▸ **What is being asked**: Retype the whole listing verbatim and keep the pictures out of it.

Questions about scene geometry

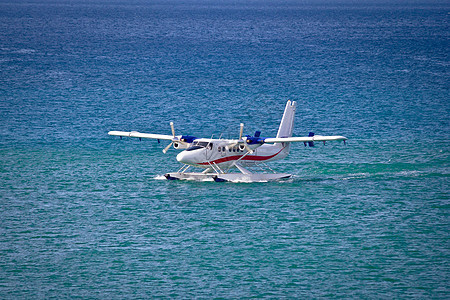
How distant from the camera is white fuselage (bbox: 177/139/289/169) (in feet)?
200

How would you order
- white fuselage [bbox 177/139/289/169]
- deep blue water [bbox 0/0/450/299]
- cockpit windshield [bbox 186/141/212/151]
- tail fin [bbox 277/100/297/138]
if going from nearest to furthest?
deep blue water [bbox 0/0/450/299]
white fuselage [bbox 177/139/289/169]
cockpit windshield [bbox 186/141/212/151]
tail fin [bbox 277/100/297/138]

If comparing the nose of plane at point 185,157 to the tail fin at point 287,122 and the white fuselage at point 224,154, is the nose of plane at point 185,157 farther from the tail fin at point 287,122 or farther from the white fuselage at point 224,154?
the tail fin at point 287,122

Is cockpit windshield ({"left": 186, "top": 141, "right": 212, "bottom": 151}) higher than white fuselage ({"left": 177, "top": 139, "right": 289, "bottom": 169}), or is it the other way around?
cockpit windshield ({"left": 186, "top": 141, "right": 212, "bottom": 151})

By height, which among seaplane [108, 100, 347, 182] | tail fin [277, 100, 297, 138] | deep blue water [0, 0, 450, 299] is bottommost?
deep blue water [0, 0, 450, 299]

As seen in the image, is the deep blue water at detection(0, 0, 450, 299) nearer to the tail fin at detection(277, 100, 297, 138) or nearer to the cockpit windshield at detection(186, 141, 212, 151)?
the cockpit windshield at detection(186, 141, 212, 151)

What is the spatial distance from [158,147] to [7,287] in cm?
4025

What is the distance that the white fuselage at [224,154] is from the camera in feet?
200

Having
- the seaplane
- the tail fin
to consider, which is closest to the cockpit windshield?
the seaplane

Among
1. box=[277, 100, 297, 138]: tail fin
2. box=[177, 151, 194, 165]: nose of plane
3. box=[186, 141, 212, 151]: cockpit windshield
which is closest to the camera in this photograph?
box=[177, 151, 194, 165]: nose of plane

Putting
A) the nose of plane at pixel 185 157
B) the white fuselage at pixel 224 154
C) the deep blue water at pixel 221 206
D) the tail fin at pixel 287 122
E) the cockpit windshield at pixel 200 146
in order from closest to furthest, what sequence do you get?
the deep blue water at pixel 221 206, the nose of plane at pixel 185 157, the white fuselage at pixel 224 154, the cockpit windshield at pixel 200 146, the tail fin at pixel 287 122

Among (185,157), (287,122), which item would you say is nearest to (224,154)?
(185,157)

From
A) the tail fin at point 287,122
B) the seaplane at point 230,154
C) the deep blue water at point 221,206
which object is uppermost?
the tail fin at point 287,122

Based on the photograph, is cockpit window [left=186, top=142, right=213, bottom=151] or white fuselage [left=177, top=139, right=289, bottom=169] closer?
white fuselage [left=177, top=139, right=289, bottom=169]

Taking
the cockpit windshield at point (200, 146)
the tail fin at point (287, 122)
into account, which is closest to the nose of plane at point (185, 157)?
the cockpit windshield at point (200, 146)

▸ **Response for this exercise**:
How distant from the camera is white fuselage (bbox: 177/139/289/169) (in feet)?
200

How would you order
- white fuselage [bbox 177/139/289/169]
- deep blue water [bbox 0/0/450/299]
- cockpit windshield [bbox 186/141/212/151]
- tail fin [bbox 277/100/297/138]
if going from nearest to furthest?
deep blue water [bbox 0/0/450/299]
white fuselage [bbox 177/139/289/169]
cockpit windshield [bbox 186/141/212/151]
tail fin [bbox 277/100/297/138]

If comparing the nose of plane at point 185,157 to the tail fin at point 287,122 and the white fuselage at point 224,154, is the nose of plane at point 185,157 farther from the tail fin at point 287,122 or farther from the white fuselage at point 224,154?
the tail fin at point 287,122

Is cockpit windshield ({"left": 186, "top": 141, "right": 212, "bottom": 151}) higher than white fuselage ({"left": 177, "top": 139, "right": 289, "bottom": 169}), or is it the other way around?
cockpit windshield ({"left": 186, "top": 141, "right": 212, "bottom": 151})

By height, which among seaplane [108, 100, 347, 182] | tail fin [277, 100, 297, 138] | deep blue water [0, 0, 450, 299] is bottommost?
deep blue water [0, 0, 450, 299]

As seen in the image, is the deep blue water at detection(0, 0, 450, 299) nearer to the tail fin at detection(277, 100, 297, 138) or nearer to the cockpit windshield at detection(186, 141, 212, 151)?
the cockpit windshield at detection(186, 141, 212, 151)

What is the spatial distance from [158,147] to [7,287] in cm?
4025

What is the distance that the white fuselage at [224,154] is from the camera in feet?
200

Having
- the seaplane
- the tail fin
to consider, which is closest to the cockpit windshield?
the seaplane

Among
1. box=[277, 100, 297, 138]: tail fin
2. box=[177, 151, 194, 165]: nose of plane
3. box=[186, 141, 212, 151]: cockpit windshield
which is closest to the camera in this photograph?
box=[177, 151, 194, 165]: nose of plane

Putting
A) the nose of plane at pixel 185 157
B) the white fuselage at pixel 224 154
C) the deep blue water at pixel 221 206
D) the tail fin at pixel 287 122
E) the cockpit windshield at pixel 200 146
in order from closest to furthest, what sequence do you get?
the deep blue water at pixel 221 206, the nose of plane at pixel 185 157, the white fuselage at pixel 224 154, the cockpit windshield at pixel 200 146, the tail fin at pixel 287 122

Among (185,157), (287,122), which item would you say is nearest to (224,154)?
(185,157)

From
A) the tail fin at point 287,122
B) the seaplane at point 230,154
C) the deep blue water at point 221,206
which object is uppermost?
the tail fin at point 287,122

Based on the photograph, is cockpit window [left=186, top=142, right=213, bottom=151] or white fuselage [left=177, top=139, right=289, bottom=169] closer?
white fuselage [left=177, top=139, right=289, bottom=169]

Taking
the cockpit windshield at point (200, 146)
the tail fin at point (287, 122)
into account, which is closest to the nose of plane at point (185, 157)?
the cockpit windshield at point (200, 146)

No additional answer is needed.